So then, an easy statement to make on life under representative parliamentary systems is; outside of absurdly unrealistic hypotheticals, I could never condone purposefully killing others when campaigning against such monoliths as state and corporate repression today.

Breaking that down though; what do I mean by an unrealistic hypothetical? For example the philosophical thought experiment called the trolley problem, where you have a runaway trolley hurtling towards 5 people tied to a track, and you can pull a leaver so the train changes tracks and only kills 1 person tied to a track. Or you can change it to 7 billion to 1 even. Or 7 billion of your average citizens vs. 1 million unethical politicians, police and bosses, to make it political.

Now what do I mean by purposeful, well we can think of for example the most extreme cases of post-partum psychosis which has mothers killing their babies. But more nuanced than that, the rape victim who gets worn down by their abuser for years until they have a psychological break and kill.

That does still leave a lot of lee way for people knowingly taking risks with others lives, not intending to kill, but who are reckless in their actions, such as with some forms of economic sabotage. And I agree such a reckless act would bring up feelings of revulsion for all kinds of reasons like questioning whether the person was really doing it to help people or for their own ego-aggrandizement.

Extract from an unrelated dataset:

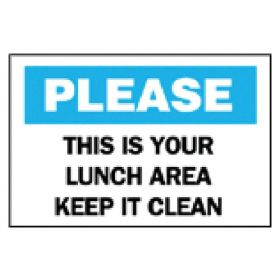 Brady™ Maintenance Sign: This is Your Lunch Area, Keep it Clean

All that can be hoped is a person makes a careful accounting of their ability for human error and weighs it against the outcomes of doing nothing.

*Future possibilities*

We can hypothesise the unrealistic case of 99% of society desiring a referendum on a shift from parliamentary representative system to a federated spokes council system and the MPs dragging their feet, the same way both parties gerrymander the boundaries to make it easier to win despite it being the one issue most everyone agrees is bad, and people needing to storm the halls of power to force a vote to happen.

More likely though, an opportunity for revolution might arise from such a confluence of events as climate refugees and worker gains forcing the state and corporations into trying to crack down on freedoms in order to preserve their power and enough people resisting that move, who are then able take power and usher in radical policy change, with either the army deciding to stand down or splitting into factions.


*———————–*
*References*​1. Beautiful Trouble: A Toolbox for Revolution – Use your radical fringe to shift the Overton window P. 215.
2. The Camden 28 – The Camden 28 were a group of Catholic left anti-Vietnam War activists who in 1971 planned and executed a raid on a Camden, New Jersey draft board. The raid resulted in a high-profile criminal trial of the activists that was seen by many as a referendum on the Vietnam War and as an example of jury nullification.
3. Citations Needed Podcast – Civility Politics
4. Slavoj Žižek: Political Correctness is a More Dangerous Form of Totalitarianism | Big Think
5. A Love Letter To Failing Upward
6. Accounting for Ourselves* – *Breaking the Impasse Around Assault and Abuse in Anarchist Scenes.

-


----------



## MFB (Feb 23, 2021)

I'll chime in! But only bc no one else has and I think such a thoughtful composition deserves some discussion. 

You should know I am not from your planet. @Odin and I hitchhiked to Earth by way of Tralfamadore 40 earth years ago. I have some funny observations about your planets politics. 

You did good. And this isnt about slamming you, but it reads like a pseudo-intellectual college lecture for netflix 1st worlders that want to play Ho Chi Minh for ego sake. Dumb people wont relate. Hence no replies. People on my planet dont have such big egos. We also realize that we are far to diverse and eclectic in our thoughts and needs and wants to ever have a Government that we wont argue so much, that we send our babies off to get slaughted for the things we think are right. Instead we rely on ourselves and those in close proximity. 

Politics divide.We learned that 7,000 years ago. But I believe it would take a seismic shift in the nature of humans for them to learn that. You would have to learn how to be nice. Again with the egos. Anywhoo, we have soooo many bridges on my planet. Sometimes we dont even need one, we just build it bc we like to! 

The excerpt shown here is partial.